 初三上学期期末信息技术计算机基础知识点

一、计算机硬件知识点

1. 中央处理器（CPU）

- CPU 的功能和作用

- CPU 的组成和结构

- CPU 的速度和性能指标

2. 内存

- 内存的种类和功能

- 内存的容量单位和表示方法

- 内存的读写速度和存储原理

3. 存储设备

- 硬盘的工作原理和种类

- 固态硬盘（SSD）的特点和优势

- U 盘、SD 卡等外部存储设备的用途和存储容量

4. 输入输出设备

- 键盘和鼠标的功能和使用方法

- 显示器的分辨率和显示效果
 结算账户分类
...
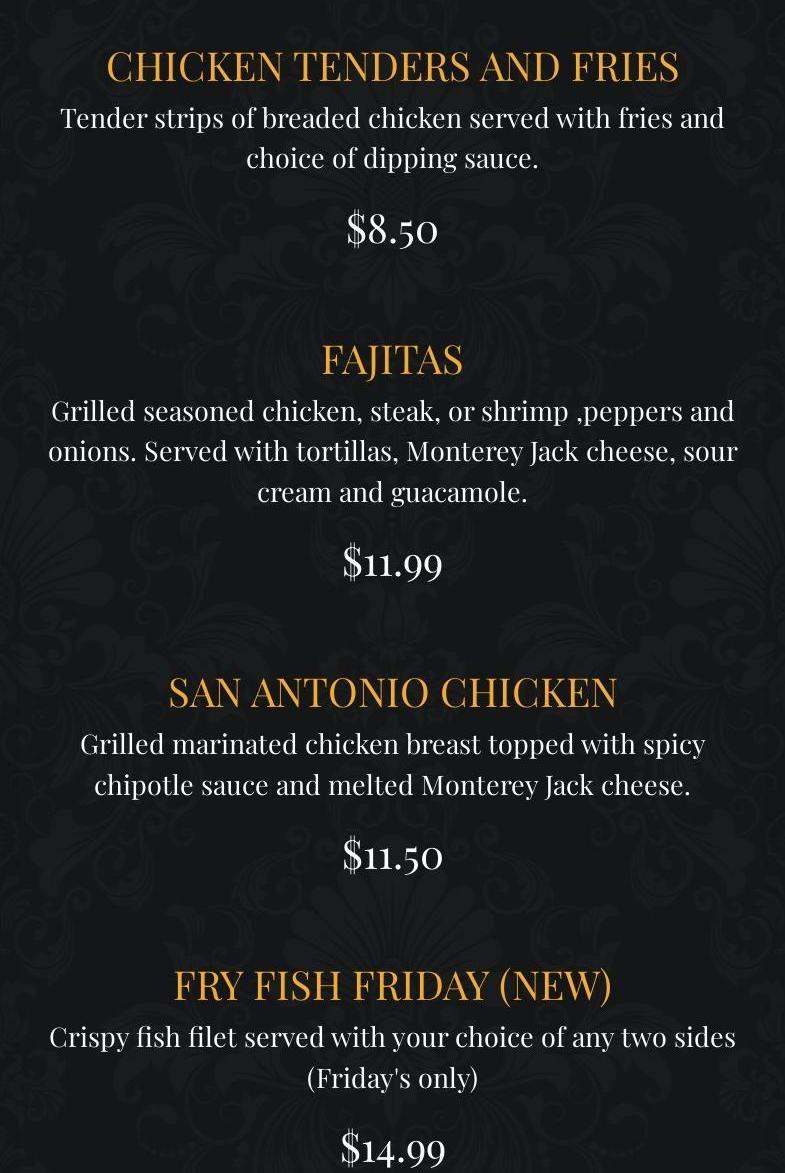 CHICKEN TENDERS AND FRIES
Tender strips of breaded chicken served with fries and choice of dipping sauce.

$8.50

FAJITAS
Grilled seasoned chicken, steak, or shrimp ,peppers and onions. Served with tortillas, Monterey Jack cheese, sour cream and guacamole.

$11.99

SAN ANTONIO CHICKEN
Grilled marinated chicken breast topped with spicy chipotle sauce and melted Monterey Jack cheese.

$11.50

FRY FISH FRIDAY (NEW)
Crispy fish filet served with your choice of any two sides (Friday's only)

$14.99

§ **Your instructions**
Look over the entries for "choice", then copy every line that includes that string.

§ **Exercise answer**
Tender strips of breaded chicken served with fries and choice of dipping sauce.
Crispy fish filet served with your choice of any two sides (Friday's only)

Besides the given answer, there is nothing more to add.